INPUT MATERIAL

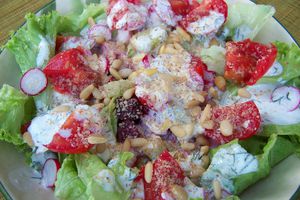 Salade printanière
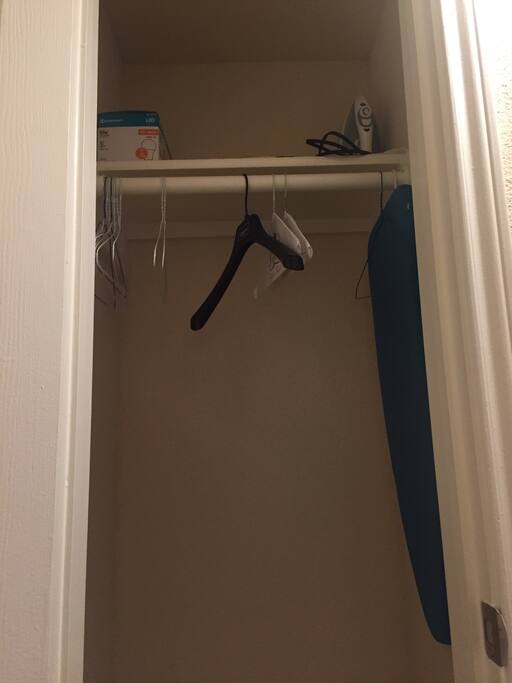 Spare closet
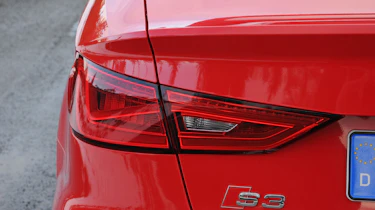 Audi S3 Cabriolet 2014 rear light
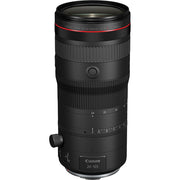 Canon camera lens on a white background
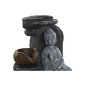 Dārza strūklaka DKD Home Decor Buddha, 2 gab. cena un informācija | Dārza dekori | 220.lv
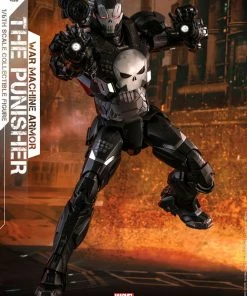 The Punisher War Machine Armor Sixth Scale Figure By Hot Toys Video Game Masterpiece Series - MARVEL Future Fight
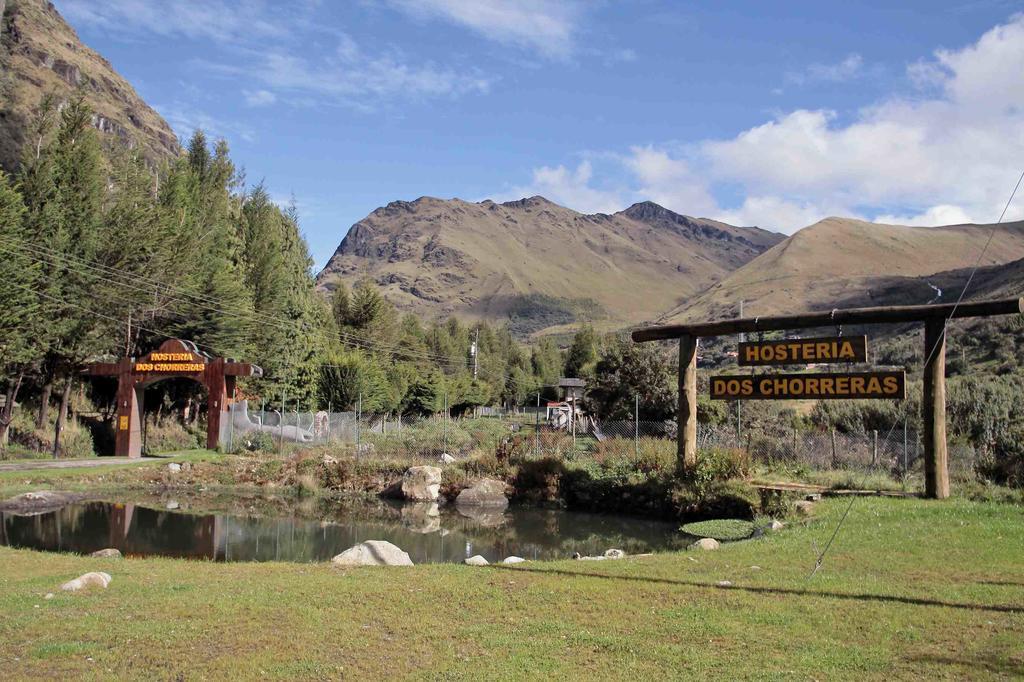 Hacienda Hosteria Dos Chorreras Cuenca Zewnętrze zdjęcie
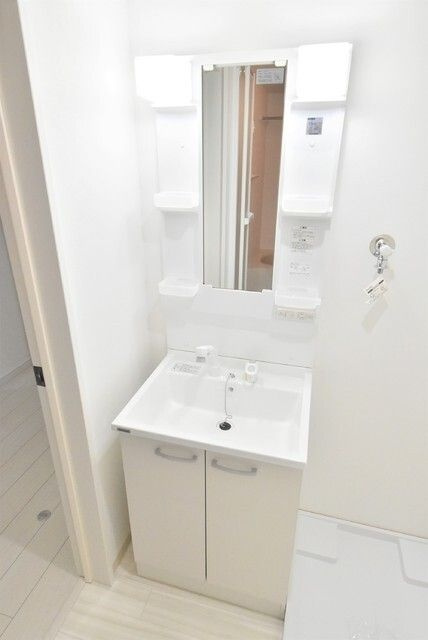 ルシエル東海通ノースの洗面所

TASK PROMPT
Reproduce the text of every record above word for word, leaving out the pictures.

OUTPUT FOR THIS EXERCISE
 Salade printanière
 Spare closet
 Audi S3 Cabriolet 2014 rear light
 Canon camera lens on a white background
 Dārza strūklaka DKD Home Decor Buddha, 2 gab. cena un informācija | Dārza dekori | 220.lv
 The Punisher War Machine Armor Sixth Scale Figure By Hot Toys Video Game Masterpiece Series - MARVEL Future Fight
 Hacienda Hosteria Dos Chorreras Cuenca Zewnętrze zdjęcie
 ルシエル東海通ノースの洗面所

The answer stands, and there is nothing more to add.